Tuesday 4 January 2011

The adventures of our supergranny

I've decided I am very fond of the name Lisander. It's not really a good name for a son, unless I'd want him to be a daydreaming fag, but it would carry on grandpa Shandor's name and it's a cute war plane also... Hang on, the dog's gone quiet. Never a good sign.
        ....Back. *sigh* Okay, I got to write this down, as it's super funny and super not funny also - depends how much your stomach hurts that day.
          Yesterday morning, before seven, our darling gran calls me to tell me she and some cab driver, who is married to some woman she knows, are coming to my apartment to take away some things she wants to sell. Now, don't get me wrong - this used to be her home for fifty years and she is more than welcomed to take her things she's hitherto been unable to transport... but it's not her things she's after. It's the things she gave away as gifts, mostly to my mum, but which are costly and she would love to please someone of the people who are dying to buy them. (Often she completely fails to comprehend their value and sells them happily, proudly for the 10 % of the price.) But anyway - this still isn't as much my problem as that of my mother's, and if it was for me I'd let them bull one another endlessly. Not my game, anymore, really. But yesterday, I was ill - the past few weeks of working in the cold have gained on me and, though not in any particular frame of illness, I had slept for 14 hours and was feeling smaller than a used paper handkerchief.
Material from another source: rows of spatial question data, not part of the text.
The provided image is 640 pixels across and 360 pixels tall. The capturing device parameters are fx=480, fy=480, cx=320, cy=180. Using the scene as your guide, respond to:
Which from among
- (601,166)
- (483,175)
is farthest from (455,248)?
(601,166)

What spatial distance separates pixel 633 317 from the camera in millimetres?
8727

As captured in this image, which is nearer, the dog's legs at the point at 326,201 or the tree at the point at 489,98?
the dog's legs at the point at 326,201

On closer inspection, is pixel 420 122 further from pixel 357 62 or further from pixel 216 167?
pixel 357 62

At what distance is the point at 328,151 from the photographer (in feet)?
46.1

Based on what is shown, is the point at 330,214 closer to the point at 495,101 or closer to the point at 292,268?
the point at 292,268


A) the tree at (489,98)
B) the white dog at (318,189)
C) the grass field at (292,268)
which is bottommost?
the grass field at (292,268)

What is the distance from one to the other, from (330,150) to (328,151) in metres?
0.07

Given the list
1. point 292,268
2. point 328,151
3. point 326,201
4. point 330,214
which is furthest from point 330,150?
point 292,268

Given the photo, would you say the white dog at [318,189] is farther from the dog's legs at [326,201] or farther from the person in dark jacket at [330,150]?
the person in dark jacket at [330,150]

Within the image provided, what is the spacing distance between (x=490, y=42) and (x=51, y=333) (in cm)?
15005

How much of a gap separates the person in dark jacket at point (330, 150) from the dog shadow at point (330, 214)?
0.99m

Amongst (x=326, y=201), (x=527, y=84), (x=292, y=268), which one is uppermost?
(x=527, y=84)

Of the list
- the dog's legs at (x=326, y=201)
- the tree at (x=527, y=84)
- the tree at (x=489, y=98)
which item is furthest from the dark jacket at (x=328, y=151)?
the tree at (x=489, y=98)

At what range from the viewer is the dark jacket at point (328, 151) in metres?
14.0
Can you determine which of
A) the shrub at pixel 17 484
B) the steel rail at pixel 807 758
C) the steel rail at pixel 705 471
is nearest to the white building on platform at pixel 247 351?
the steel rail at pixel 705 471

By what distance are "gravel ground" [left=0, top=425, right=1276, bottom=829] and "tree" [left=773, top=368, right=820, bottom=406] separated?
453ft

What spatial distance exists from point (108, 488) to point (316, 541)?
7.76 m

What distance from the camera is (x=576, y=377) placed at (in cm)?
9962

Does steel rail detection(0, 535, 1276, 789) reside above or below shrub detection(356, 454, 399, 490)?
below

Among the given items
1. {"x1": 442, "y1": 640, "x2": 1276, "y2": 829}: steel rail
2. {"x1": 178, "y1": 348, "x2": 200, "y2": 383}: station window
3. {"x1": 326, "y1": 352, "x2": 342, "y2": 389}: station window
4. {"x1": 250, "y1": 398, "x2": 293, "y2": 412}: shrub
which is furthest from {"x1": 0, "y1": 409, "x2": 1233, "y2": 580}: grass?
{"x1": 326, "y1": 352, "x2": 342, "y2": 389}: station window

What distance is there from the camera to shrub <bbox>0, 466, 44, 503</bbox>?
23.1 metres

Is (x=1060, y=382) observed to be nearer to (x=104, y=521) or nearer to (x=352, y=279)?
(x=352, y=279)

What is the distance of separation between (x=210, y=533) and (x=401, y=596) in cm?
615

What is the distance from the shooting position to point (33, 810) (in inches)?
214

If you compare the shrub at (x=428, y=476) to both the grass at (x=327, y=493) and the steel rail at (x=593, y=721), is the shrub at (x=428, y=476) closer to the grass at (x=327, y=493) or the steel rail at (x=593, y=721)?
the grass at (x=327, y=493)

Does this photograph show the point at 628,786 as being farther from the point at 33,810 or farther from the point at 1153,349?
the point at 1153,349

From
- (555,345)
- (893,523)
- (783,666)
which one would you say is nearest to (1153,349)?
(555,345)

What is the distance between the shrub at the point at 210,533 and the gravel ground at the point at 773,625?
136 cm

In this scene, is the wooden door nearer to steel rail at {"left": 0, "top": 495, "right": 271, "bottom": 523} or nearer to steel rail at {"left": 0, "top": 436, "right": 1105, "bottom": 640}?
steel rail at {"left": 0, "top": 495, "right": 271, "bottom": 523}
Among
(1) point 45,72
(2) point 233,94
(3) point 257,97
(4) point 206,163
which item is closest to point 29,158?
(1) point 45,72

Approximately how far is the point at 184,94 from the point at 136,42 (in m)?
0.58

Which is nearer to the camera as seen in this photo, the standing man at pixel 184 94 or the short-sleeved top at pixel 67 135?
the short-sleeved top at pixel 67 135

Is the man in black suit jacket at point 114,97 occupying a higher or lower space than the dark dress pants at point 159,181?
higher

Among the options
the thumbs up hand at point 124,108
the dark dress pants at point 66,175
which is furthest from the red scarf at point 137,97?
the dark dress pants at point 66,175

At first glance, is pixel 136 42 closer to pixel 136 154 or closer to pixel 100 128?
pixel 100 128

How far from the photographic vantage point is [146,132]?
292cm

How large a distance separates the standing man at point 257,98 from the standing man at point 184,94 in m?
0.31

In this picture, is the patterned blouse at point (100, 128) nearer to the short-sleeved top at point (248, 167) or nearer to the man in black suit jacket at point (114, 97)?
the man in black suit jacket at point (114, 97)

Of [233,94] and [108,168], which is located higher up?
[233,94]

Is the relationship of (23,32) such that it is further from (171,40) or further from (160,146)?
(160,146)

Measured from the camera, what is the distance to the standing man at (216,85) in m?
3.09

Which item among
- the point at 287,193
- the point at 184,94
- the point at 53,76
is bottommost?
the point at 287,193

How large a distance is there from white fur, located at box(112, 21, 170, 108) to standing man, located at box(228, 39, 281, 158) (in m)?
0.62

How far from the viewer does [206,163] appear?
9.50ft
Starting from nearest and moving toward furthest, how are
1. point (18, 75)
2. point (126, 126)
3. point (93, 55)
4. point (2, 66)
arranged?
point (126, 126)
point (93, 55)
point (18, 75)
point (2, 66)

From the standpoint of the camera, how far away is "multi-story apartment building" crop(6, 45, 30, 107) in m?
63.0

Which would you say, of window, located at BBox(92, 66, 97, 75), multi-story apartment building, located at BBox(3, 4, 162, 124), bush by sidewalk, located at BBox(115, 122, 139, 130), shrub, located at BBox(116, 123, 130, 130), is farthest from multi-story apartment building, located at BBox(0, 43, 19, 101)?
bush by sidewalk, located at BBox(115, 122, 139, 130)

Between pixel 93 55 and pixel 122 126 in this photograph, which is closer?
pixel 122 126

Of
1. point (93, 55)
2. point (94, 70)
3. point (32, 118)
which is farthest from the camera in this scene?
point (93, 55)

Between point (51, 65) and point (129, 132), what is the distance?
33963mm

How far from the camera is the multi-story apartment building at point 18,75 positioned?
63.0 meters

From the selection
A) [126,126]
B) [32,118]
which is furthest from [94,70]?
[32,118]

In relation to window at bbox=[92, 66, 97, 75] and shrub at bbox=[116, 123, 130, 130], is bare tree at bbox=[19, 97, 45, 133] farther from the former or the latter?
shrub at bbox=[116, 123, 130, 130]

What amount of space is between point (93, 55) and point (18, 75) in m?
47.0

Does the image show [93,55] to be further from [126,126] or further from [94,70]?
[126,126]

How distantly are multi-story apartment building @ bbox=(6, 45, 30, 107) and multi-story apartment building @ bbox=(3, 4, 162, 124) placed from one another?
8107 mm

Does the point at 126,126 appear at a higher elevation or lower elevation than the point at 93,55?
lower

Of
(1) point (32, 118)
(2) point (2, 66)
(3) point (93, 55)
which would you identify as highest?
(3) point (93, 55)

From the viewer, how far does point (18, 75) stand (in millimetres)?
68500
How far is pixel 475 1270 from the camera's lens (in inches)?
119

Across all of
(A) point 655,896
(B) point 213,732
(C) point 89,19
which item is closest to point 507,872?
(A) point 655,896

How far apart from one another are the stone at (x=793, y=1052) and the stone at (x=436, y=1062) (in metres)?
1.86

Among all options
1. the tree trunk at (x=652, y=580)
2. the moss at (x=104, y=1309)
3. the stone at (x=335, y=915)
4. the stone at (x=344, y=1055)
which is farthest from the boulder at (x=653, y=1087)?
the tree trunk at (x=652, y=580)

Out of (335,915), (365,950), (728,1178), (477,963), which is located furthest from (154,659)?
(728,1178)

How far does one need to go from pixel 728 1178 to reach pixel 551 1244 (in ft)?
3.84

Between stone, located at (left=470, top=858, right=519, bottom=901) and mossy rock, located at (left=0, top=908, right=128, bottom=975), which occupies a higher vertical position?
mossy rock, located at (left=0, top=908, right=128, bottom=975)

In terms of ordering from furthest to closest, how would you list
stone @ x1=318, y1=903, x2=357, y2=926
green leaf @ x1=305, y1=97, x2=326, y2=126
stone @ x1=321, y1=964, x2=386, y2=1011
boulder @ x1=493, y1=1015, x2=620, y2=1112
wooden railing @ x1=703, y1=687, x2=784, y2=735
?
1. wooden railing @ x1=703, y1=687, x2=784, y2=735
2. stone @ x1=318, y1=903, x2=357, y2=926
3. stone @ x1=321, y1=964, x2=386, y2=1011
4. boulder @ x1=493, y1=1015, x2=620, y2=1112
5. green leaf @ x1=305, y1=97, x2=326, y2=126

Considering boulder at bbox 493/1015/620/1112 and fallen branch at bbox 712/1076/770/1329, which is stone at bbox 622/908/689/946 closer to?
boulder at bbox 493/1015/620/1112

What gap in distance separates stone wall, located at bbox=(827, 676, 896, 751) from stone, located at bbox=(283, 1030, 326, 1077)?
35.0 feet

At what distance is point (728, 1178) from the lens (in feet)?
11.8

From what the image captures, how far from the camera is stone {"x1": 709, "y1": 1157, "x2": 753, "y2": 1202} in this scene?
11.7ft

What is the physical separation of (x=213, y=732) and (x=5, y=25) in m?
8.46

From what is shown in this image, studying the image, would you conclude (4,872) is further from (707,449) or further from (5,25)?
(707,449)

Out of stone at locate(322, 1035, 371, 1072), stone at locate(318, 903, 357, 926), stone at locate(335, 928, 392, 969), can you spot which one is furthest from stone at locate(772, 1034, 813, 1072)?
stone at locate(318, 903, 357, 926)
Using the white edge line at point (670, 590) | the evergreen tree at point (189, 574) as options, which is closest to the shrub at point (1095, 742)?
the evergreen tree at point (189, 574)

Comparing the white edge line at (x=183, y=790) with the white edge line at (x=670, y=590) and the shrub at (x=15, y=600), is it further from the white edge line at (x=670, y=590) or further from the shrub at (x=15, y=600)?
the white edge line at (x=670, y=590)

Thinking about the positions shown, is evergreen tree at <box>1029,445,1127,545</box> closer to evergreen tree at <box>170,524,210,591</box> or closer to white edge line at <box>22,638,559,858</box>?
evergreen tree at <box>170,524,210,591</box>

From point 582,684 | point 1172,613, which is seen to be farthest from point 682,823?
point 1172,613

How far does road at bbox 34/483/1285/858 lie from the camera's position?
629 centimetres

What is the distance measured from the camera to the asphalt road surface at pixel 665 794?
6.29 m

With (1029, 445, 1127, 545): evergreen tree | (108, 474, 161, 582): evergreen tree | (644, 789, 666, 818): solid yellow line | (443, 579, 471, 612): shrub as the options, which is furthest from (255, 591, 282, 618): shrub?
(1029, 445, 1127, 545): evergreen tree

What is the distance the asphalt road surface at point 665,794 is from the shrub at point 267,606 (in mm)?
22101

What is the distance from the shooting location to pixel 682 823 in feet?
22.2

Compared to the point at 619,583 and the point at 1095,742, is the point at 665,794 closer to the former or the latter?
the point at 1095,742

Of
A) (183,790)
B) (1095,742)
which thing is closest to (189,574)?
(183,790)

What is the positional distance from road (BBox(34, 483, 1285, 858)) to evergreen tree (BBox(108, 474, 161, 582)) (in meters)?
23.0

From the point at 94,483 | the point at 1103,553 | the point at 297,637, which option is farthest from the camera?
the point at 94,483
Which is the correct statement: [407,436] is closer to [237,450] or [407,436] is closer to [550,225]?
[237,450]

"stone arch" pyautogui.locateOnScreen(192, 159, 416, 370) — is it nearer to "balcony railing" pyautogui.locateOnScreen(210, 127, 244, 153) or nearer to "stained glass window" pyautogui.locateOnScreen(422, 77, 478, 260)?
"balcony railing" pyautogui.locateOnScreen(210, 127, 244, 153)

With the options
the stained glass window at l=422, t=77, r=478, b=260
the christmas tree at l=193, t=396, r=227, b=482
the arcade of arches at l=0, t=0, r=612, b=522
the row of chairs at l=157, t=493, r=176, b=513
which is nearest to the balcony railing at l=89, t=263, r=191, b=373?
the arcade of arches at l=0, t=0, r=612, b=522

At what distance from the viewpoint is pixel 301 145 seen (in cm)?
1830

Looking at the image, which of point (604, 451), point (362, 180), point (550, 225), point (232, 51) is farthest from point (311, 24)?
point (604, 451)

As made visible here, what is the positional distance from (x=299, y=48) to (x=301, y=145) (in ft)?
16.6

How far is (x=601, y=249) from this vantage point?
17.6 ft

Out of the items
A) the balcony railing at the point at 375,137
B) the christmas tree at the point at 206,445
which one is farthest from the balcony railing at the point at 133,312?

In NO mood to fend off strangers in my home (now for two years), explaining why the flat is now a construction site.
            I explained to her what i've explained several times before: that the only way she's taking things out is if mum is here to say it's okay, as I am seriously not going to explain to my mother also why I allowed the stuff to be taken - I'm not their fucking warden. I also said I am too sick to entertain house calls and if there is things she needs and mum okays it, we'll deliver them to her place in the afternoon, when the General is home.
           So some time between seven and eight the furious ringing of the doorbell begins. Sorry, I am sweaty, snotty, my hair is greasy and my dishes aren't washed. I am wearing dirty trainers I have slept in. I am not opening.  Doorbell continues. The dog is barking, it is getting impossible to rest. Doorbell is joined by angry hammering on the door. It's the sort of the door that shakes the entire building. I know, because I once tried to bring it down, afraid gran is inside unconscious, and nigh dislocated my shoulder. This goes on for about an hour. The dog is so scared by now, she is frozen stiff between my ankles, dead quiet, staring insistently towards the origin of the ruckus, occasionally making tiny, internal snarling sounds.
            The General is telephoning me to check in on me frequently, asking if he should come over, but also asking my mum what to do - we know our super granny enough to know she tends to walk in, grab things she believes will bring her fame and fortune and just has strangers phisically carry them out. However, unbeknown to me, it is no longer her banging the door, but the police. She has called them, claiming she cannot get into her own apartment anymore, as she has been thrown out. If the officer was calling for me, I cannot say - I honestly didn't hear them. The General, however, phoned our supergranny and managed to communicate to the police, explaining how this is no longer her legal residence and she is trying to relieve us of items only marginally hers to retrieve. (Oh, and I failed to mention that between here and her retirement home, she managed to explain to every single soul how evil we are. She does this by going from tearful poor old lady to Attila The Hun incarnate, depending on the audience. I know know exactly how every single person who has ever been accused of maltreating the elders feels..) Ultimately the officer sighed, saying to the General via phone: "Ah. Now it makes sense." and left and the noises eventually subsided. Dog started breathing again after about half an hour.
            The really interesting bit in conclusion, though, is that we did just as we agreed: we gathered all the items in question and drove them first to mum and then to gran to do as she wants with them - but even though she and the General set the hour, she fled the retirement home when he arrived. About fifty or so angry old ladies were giving him dirty looks, of course, as he is a bad, bad boy indeed, and I have to say I haven't seen him this upset over anything other than me in ages. You got to give it to our granny: she aims to kill.